Tamir Puntsag

State University of New York, College of Environmental Science and Forestry
2011 Fulbright Science & Technology Fellow

Tamir Puntsag is a Ph.D. candidate in biogeochemistry at State University of New York and Environmental Science and Forestry, in the department of Environmental and Forest Biology. As a 2011 International Fulbright Science & Technology Fellow, she is focused on assessing the potential for trace and heavy metal contamination derived from mining activities and investigating soil-water relationships in regards to availability of trace and heavy metals in contaminated areas.

Tamir will specialize in biogeochemistry, especially examining linkages between terrestrial soil solute cycling and hydrologic solute transport through watersheds and ground water and how these processes are affected by mining activities and anthropogenic emissions, global climate change, and other disturbances.

A native of Mongolia, Tamir received both a Diploma of Chemistry in which she specialized in Chemistry and Natural Science, and also a Master’s degree in Chemical Technology from the Mongolian University of Science and Technology. After graduation, Tamir worked first in the Central Laboratory of Environmental Monitoring, Ministry of Nature, and then joined Hővsgől GEF research project as biogeochemistry researcher. Later, she worked with the international NGOs and Oyu tolgoi copper, gold mining project in water quality programs.

When she was in Hovsgol GEF project, Tamir dreamed of testing water quality of all biggest rivers of Mongolia. As part of the Asia Foundation’s Securing Our Future Program, Tamir was worked in every part of Mongolia, sampling many of the major river systems of the country and testing thier water quality chemically. In 2010, she had three research papers published in scientific journals (Environmental Earth Science: hyperlink to and Environmental Geochemistry and Health: hyperlink - She likes to play chess, table tennis, volley ball and basketball.

======

Activity list:
A. List every game or sport that the profile of Tamir Puntsag says she likes to play.
B. According to the profile of Tamir Puntsag, which university awarded her Master's degree in Chemical Technology?

[Source data]
======

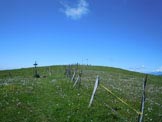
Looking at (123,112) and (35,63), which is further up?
(35,63)

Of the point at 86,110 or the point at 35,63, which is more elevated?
the point at 35,63

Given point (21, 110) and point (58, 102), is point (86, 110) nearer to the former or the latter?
point (58, 102)

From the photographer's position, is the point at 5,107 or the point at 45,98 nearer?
the point at 5,107

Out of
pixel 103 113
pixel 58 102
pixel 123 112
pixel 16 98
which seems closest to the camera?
pixel 103 113

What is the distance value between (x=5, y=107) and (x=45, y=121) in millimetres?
5484

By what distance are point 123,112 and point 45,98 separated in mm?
9056

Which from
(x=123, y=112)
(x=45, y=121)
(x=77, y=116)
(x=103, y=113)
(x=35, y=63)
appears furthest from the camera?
(x=35, y=63)

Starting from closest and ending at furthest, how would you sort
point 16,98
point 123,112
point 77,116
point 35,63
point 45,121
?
point 45,121 < point 77,116 < point 123,112 < point 16,98 < point 35,63

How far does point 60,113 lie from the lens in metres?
18.0

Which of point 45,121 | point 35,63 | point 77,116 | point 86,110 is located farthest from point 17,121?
point 35,63

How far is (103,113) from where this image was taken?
18.6 metres

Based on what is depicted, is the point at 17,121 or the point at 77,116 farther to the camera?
the point at 77,116

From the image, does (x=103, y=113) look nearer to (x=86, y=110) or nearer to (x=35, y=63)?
(x=86, y=110)

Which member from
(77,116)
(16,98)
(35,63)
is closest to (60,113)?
(77,116)
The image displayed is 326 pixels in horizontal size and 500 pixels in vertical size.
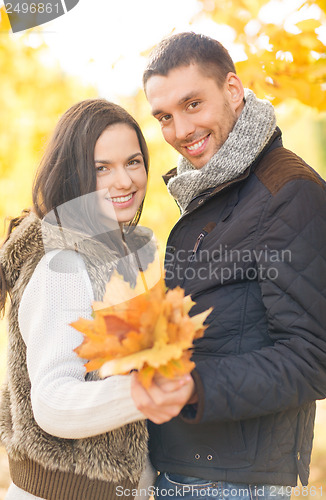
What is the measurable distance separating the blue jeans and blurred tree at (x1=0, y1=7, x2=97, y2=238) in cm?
247

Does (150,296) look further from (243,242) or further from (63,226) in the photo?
(63,226)

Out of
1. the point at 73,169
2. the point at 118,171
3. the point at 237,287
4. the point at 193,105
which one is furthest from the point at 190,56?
the point at 237,287

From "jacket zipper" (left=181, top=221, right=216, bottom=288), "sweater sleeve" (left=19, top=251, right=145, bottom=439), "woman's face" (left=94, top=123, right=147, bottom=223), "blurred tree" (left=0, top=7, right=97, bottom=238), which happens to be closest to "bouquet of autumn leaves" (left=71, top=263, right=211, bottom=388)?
"sweater sleeve" (left=19, top=251, right=145, bottom=439)

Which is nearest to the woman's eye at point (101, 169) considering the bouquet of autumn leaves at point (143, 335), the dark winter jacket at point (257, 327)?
the dark winter jacket at point (257, 327)

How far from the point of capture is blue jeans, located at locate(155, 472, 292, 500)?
1.79 metres

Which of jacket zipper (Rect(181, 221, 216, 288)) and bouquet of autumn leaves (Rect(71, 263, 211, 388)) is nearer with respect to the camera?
bouquet of autumn leaves (Rect(71, 263, 211, 388))

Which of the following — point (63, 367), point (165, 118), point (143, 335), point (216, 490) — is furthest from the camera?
point (165, 118)

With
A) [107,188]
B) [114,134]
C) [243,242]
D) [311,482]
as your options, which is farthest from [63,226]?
[311,482]

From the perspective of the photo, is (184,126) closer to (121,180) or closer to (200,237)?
(121,180)

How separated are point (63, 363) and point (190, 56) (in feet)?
4.12

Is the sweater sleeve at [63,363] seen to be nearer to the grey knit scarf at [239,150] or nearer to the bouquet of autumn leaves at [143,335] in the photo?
the bouquet of autumn leaves at [143,335]

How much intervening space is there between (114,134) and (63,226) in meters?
0.46

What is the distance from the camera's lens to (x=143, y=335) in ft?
4.09

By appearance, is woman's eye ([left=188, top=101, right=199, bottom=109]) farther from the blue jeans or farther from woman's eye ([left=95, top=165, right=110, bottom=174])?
the blue jeans
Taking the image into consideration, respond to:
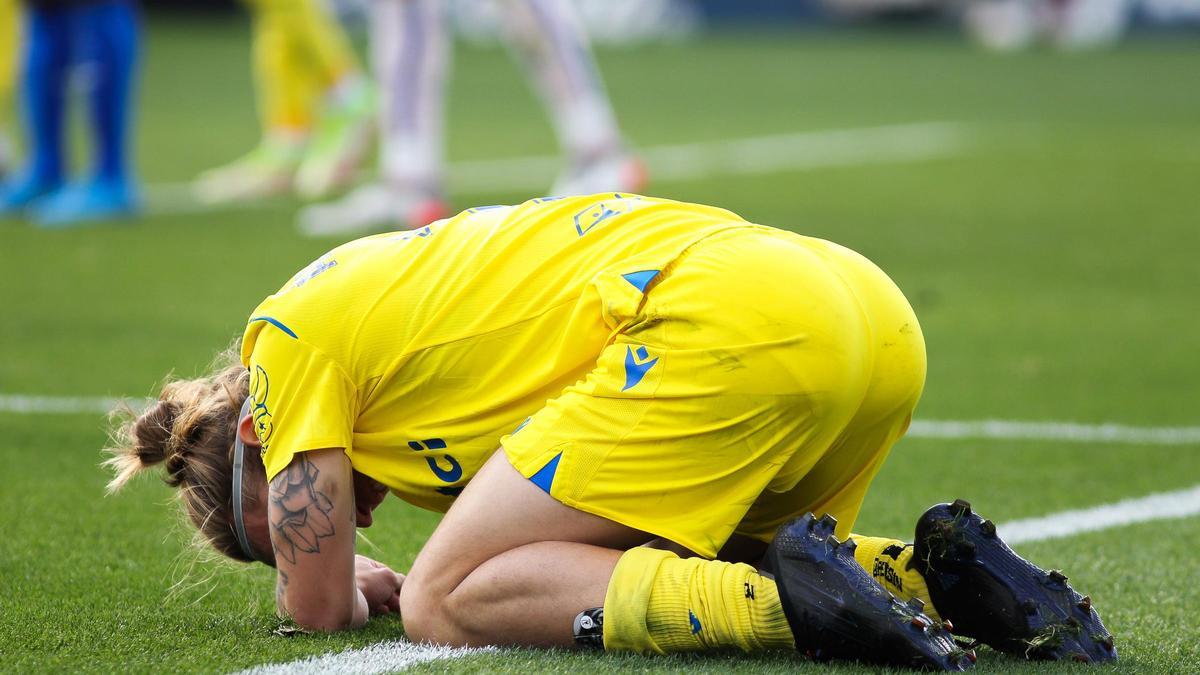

======

Results by task:
A. Chess, table tennis, volley ball, basketball

B. The Mongolian University of Science and Technology